Kelley v. Highfield

On petition for rehearing.

Strahan, J.

In disposing of a question of practice which was presented in this case, it is said in the prevailing opinion : “The exception taken to the refusal of the court to allow the witness, Fred Meyer, to answer the question propounded to him is not available. The witness did not answer, and it nowhere appears from the bill of exceptions what fact appellant expected to elicit by the question. To make this exception available, the bill of exceptions ought to have gone further and shown what it *293was expected to prove by the answer to this question. And the same remark is applicable to the question propounded to the. witness, Dr. H. W. Ross, which was excluded.”

In his petition for rehearing, this statement of the law is questioned by counsel for appellant, which has led to a re-examination of the subject, the result of which is, the affirmance of the ruling upon the authority of the following cases: Bake v. Smiley, 84 Ind. 212; Whitehead v. Mathaway, 85 Ind. 85; Jordan v. D'Heur, 71 Ind. 199; The Toledo and Wabash Ry. Co. v. Goddard, 25 Ind. 185; Watson v. Mathiews, 36 Tex. 278; Sacramento and Nev. Mining Co. v. Small, 40 Me. 274; State v. Staley, 14 Minn. 105; Mathiews v. The State, 44 Tex. 376; Lewis v. Lewis, 30 Ind. 257; Stull v. Wilcox, 2 Ohio St. 569; Hallister v. Riznor, 9 Ohio St. 1; Gandolfo v. The State, 11 Ohio St. 114; Gage Manuf. Co. v. Parr, 138 Mass. 462; Grarter v. Williams, 55 Ind. 451; Mitchell v. Chambers, 55 Ind. 289. The general rule of law which these authorities tend to sustain is thus stated in Grarter v. Williams, supra: “But where a party on the trial of a case has propounded a question to a witness with a view of eliciting evidence, to which question objection has been sustained by the court, such party cannot, by simply saving an exception to the decision of the court, in sustaining such objection, get error into the record, which will be available to him in this court.
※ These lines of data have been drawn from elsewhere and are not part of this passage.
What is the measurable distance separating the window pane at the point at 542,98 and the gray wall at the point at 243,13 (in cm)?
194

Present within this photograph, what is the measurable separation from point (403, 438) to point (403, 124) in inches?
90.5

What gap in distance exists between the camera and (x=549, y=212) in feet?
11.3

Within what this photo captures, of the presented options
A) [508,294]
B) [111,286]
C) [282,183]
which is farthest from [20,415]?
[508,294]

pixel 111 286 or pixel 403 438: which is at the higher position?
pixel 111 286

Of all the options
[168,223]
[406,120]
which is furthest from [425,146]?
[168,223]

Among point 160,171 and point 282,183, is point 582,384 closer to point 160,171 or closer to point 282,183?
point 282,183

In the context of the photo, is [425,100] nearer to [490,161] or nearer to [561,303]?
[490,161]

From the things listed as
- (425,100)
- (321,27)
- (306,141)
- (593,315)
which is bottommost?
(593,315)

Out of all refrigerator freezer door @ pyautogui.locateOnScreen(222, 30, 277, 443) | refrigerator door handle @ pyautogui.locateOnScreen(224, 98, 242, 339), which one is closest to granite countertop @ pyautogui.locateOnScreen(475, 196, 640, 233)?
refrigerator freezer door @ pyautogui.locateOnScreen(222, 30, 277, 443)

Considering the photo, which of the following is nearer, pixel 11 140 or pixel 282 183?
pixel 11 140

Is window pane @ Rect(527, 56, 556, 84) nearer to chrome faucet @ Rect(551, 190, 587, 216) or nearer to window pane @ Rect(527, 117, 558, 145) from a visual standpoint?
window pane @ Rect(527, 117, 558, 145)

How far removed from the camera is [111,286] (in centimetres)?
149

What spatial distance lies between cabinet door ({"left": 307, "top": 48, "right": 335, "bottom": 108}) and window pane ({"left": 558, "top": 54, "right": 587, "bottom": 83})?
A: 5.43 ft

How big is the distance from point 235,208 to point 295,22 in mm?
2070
In such case the party must go further, and state to the court in which his cause is being tried, clearly and explicitly, what the evidence is which he offers to adduce, and which he expects to elicit “ by the answer of the witness to the question.” And in State v. Staley, supra, the rule is thus stated: “To justify a reversal of judgment, the record must show affirmatively material error. When a question is asked which is objected to, and the objection sustained, in taking an exception it should be made to appear what it was proposed to prove, which must be something material, and the rejection of which as evidence would be prejudicial to the party excepting.” And the same principle is enunciated in Gandolfo v. The State, supra, thus: “When a question is objected to, and the objection sustained in taking an *294exception, there should he a statement of what it was proposed to prove, which must appear to be something material, and the rejection of which as evidence would be prejudicial to the party excepting.”
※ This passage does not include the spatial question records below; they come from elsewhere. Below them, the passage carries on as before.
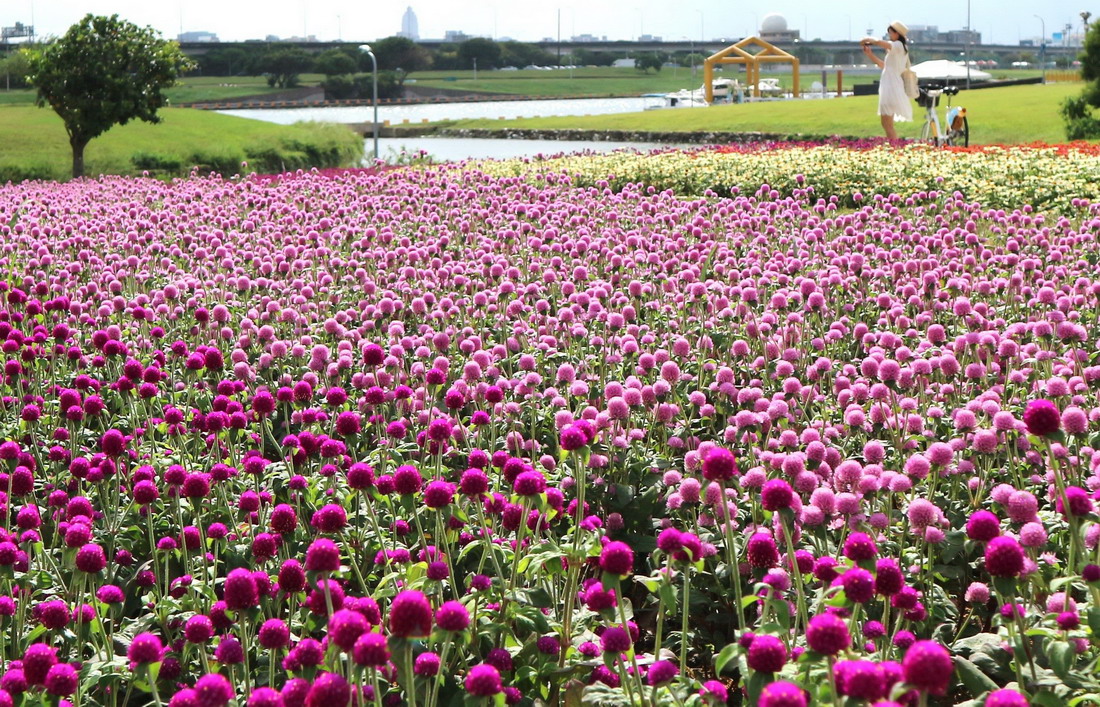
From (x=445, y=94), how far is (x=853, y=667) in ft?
474

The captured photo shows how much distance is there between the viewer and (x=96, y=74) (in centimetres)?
3091

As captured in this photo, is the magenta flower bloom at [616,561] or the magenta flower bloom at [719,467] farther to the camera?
the magenta flower bloom at [719,467]

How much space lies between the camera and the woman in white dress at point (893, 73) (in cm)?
2250

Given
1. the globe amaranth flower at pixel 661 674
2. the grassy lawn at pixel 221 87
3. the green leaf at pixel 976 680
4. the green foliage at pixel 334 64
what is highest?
the green foliage at pixel 334 64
We have given the appellant’s petition for a rehearing a careful examination, and find no reasons for modifying the opinion already filed in this case. Ho new questions are suggested, and those already considered do not require a further examination. A rehearing would only lead to the result already reached by a majority of the court; it should be denied. And it is so ordered.